Each of us is uniquely one in eight billion — at least, according to United Nations projections that the world’s population will surpass eight billion on Tuesday (November 15).
Dubbed a “milestone in human development,” the UN has also called for collective action to protect people and the planet.
While it took 12 years for the global population to grow from 7 billion to 8 billion, it will take about 15 years to reach 9 billion by 2037, suggesting that the overall growth rate of the global population is slowing in more developed countries.
“World population growth is increasingly concentrated among the world’s poorest
countries, exacerbating already entrenched inequalities,” a UN statement read.
“Nearly all of the global growth in the number of children and youth and adults under 65 between now and 2050 will occur in low- and lower-middle-income countries.”
On Tuesday, the world’s population is expected to hit 8 billion. Although a “milestone in human development”, @United Nations The largest population surge in low- and middle-income countries is being predicted (second slide), exacerbating already entrenched inequalities. #cdnpoli pic.twitter.com/hsrf9ZyUsG
— Ashley Wadhwani-Smith (WAHD-WAH-NEE) (@ashwadhwani) November 15, 2022
In countries with the highest rates of consumption and emissions, such as China, the United States and Russia, populations are slowing or even declining.
At the same time, sub-Saharan Africa is facing annual growth of 2 to 3 percent.
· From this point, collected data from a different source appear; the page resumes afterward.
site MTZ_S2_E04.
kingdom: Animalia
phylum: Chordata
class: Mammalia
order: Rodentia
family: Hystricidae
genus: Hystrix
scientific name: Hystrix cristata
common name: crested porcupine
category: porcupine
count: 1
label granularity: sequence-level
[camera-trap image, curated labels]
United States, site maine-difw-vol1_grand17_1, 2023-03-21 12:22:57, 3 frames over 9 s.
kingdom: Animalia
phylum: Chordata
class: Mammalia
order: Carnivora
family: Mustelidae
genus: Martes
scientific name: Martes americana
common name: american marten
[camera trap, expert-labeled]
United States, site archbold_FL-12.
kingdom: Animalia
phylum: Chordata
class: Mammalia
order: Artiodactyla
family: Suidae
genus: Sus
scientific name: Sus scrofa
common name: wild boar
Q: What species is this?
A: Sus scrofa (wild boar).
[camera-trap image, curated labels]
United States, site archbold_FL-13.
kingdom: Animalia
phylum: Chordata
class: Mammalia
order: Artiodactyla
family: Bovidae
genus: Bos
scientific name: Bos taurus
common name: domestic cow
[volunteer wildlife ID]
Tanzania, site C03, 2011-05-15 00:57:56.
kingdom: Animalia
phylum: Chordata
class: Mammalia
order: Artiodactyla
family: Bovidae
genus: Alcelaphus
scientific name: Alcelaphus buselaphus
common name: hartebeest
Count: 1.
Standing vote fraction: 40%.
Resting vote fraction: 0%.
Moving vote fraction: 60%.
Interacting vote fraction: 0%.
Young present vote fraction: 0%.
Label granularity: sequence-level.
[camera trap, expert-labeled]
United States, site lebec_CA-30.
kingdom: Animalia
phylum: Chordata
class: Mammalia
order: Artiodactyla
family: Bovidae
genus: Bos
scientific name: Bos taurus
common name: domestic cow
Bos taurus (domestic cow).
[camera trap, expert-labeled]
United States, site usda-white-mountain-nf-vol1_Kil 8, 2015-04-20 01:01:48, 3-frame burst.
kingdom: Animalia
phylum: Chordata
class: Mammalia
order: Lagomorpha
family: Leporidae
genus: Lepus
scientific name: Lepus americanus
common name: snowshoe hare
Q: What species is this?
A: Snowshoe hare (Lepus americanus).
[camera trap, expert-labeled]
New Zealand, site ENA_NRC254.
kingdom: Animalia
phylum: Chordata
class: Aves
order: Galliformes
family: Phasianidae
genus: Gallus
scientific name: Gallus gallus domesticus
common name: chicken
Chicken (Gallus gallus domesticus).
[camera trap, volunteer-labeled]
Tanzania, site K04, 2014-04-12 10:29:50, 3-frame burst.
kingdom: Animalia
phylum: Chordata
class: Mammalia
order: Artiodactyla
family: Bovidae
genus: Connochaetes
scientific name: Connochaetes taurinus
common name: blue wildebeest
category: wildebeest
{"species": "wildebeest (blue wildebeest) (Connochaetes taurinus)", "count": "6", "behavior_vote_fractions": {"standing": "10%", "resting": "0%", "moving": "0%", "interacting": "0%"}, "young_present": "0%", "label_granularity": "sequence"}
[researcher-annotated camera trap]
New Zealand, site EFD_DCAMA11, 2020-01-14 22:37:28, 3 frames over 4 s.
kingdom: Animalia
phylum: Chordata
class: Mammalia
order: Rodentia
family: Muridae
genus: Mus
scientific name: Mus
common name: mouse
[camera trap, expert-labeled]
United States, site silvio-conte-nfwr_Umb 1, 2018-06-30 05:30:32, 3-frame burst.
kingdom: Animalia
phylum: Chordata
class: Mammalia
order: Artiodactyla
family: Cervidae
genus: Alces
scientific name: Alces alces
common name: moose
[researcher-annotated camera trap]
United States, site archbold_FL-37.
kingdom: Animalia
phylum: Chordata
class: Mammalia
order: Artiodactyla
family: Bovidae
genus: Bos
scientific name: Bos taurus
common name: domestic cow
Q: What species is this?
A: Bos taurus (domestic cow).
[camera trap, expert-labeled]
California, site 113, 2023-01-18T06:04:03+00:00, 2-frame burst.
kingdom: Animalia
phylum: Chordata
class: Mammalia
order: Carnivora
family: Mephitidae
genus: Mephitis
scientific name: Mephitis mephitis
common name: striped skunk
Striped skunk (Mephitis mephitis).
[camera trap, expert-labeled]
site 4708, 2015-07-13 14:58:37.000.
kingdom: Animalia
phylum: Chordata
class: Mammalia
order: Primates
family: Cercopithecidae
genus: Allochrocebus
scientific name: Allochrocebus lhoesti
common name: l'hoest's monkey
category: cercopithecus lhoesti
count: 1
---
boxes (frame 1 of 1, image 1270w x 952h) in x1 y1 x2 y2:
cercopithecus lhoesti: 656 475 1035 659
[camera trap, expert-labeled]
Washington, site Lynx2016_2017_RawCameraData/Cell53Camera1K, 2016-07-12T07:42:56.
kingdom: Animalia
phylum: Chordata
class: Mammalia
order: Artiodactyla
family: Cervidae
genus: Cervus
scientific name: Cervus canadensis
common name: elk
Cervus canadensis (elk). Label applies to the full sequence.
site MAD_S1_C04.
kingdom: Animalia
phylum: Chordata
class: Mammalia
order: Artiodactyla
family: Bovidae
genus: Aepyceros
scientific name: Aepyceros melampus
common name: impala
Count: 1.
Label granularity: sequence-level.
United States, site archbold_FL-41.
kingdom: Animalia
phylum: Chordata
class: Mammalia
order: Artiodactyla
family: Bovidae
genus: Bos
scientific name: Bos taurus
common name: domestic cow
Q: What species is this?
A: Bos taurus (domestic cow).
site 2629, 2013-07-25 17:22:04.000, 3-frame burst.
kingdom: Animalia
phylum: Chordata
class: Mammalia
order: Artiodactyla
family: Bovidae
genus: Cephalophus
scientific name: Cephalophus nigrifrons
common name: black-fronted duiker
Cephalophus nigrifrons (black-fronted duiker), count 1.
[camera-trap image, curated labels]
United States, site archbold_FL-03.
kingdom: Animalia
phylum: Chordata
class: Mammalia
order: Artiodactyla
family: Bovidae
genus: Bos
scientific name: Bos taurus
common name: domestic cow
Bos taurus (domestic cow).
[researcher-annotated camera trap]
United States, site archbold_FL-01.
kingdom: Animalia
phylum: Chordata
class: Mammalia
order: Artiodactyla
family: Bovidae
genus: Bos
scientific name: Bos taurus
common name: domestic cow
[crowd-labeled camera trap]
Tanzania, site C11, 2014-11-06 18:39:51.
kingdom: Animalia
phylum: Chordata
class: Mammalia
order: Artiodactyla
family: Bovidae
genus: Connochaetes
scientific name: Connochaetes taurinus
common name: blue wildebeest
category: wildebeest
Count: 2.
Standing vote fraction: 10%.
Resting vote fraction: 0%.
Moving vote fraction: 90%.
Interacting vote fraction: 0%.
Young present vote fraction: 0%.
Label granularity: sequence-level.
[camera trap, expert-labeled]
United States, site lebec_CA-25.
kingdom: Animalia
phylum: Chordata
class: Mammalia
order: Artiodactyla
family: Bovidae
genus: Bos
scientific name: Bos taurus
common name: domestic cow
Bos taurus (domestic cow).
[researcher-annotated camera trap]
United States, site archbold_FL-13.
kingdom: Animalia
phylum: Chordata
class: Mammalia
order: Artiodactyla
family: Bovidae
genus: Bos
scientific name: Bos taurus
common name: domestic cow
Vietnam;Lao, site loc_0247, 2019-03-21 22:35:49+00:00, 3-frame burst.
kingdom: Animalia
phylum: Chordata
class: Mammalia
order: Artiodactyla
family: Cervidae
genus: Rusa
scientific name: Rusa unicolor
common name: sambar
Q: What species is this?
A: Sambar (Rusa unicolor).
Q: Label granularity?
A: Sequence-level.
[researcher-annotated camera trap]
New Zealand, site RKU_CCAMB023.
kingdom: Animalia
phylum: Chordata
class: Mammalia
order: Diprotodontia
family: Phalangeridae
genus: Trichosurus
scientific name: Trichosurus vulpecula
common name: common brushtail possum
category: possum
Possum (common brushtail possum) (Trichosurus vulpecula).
In Madagascar, nearly 80 percent of people live below the international poverty line, according to a UN police briefing.
An estimated 821 million people are undernourished – many of them low-income, and women and children are especially vulnerable.
“Rich countries and the international community should support the sustainable development of low- and lower-middle-income countries by providing the necessary technical and financial assistance so that their economies can grow rapidly using technologies that minimize environmental harm,” the briefing continued. said.
The United Nations renewed its call to meet the goals in the Paris Agreement, adopted in 2015 to tackle climate change, calling for a global temperature increase of up to 2 degrees Celsius by the end of the century compared with pre-industrial times, and as close to 1.5 degrees Celsius as possible.